Blue House watchers are wondering why the senior presidential secretary for education and culture abruptly tendered his resignation Saturday just three months after his appointment by President Park Geun-hye, who accepted the resignation right away.

Though Song Kwang-yong, former president of Seoul National University of Education (SNUE), says he wanted to quit, Park’s quick acceptance of the resignation right before she departed for Canada Saturday lead many to think the former education professor was pressured to leave the job he was appointed to on June 23.

None of the Blue House staffers accompanying the president to Canada has explained the reason for Song’s sudden departure.

Blue House sources in Seoul say Song wants to go back to teaching.

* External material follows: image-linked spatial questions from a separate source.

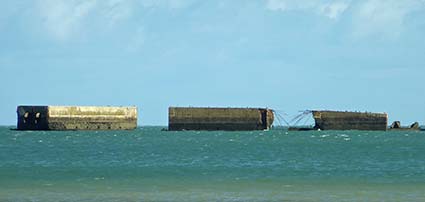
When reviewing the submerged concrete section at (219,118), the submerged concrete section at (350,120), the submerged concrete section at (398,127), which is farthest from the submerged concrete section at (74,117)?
the submerged concrete section at (398,127)

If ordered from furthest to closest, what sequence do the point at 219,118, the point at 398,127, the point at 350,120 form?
the point at 398,127
the point at 350,120
the point at 219,118

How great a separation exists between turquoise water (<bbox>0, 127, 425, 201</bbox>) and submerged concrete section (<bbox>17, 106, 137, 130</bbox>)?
43.7 meters

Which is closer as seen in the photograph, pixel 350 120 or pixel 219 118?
pixel 219 118

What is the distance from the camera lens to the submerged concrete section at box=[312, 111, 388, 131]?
124000mm

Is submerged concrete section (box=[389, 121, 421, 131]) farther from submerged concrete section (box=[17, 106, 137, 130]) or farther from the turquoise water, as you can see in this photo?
the turquoise water

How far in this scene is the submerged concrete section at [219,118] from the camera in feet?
386

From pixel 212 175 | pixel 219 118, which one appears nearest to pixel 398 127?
pixel 219 118

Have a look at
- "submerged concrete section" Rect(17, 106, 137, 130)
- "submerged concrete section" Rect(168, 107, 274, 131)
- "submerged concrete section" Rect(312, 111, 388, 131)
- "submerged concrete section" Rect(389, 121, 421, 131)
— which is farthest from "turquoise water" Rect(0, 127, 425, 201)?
"submerged concrete section" Rect(389, 121, 421, 131)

“I can only say it’s not related to his work, but is about a personal matter,” said one Blue House official who spoke on the condition of anonymity.

The fact that Song expressed his desire to do well in his job at the Blue House last Tuesday during a meeting with reporters has made many wonder about his sudden change of mind.

Song, a former middle school teacher who later headed SNUE, served as a director of the Chungsoo Scholarship Foundation for 13 years until early last year. President Park has chaired the foundation.

One rumor about his departure is that he had violated laws during his time at SNUE, which could cause problems if the Blue House is accused of failing to investigate his past thoroughly.

The Park administration has suffered from a string of failed personnel appointments, including two failed nominations for prime minister.

“As far as I know, I understand that Song concluded it would be better to him to respond to some allegation after he returned to the school [instead of facing it as a presidential secretary],” said one government official.

When he was appointed in June, Song was accused of plagiarizing from one of his own students, a charge he denied.

Some say the president was disappointed in Song’s performance at the Blue House, citing a court ruling Friday that restored the legal status for the liberal Korean Teachers and Education Workers’ Union.

Some say the current education agenda driven by liberal education superintendents, most notably Seoul education chief Cho Hi-yeon, did not reflect well on Song’s performance.

Since Song’s resignation was reported Saturday, the former professor has gone into seclusion with his phone shut off.

The Blue House will begin finding Song’s replacement once President Park returns from overseas trip on Friday.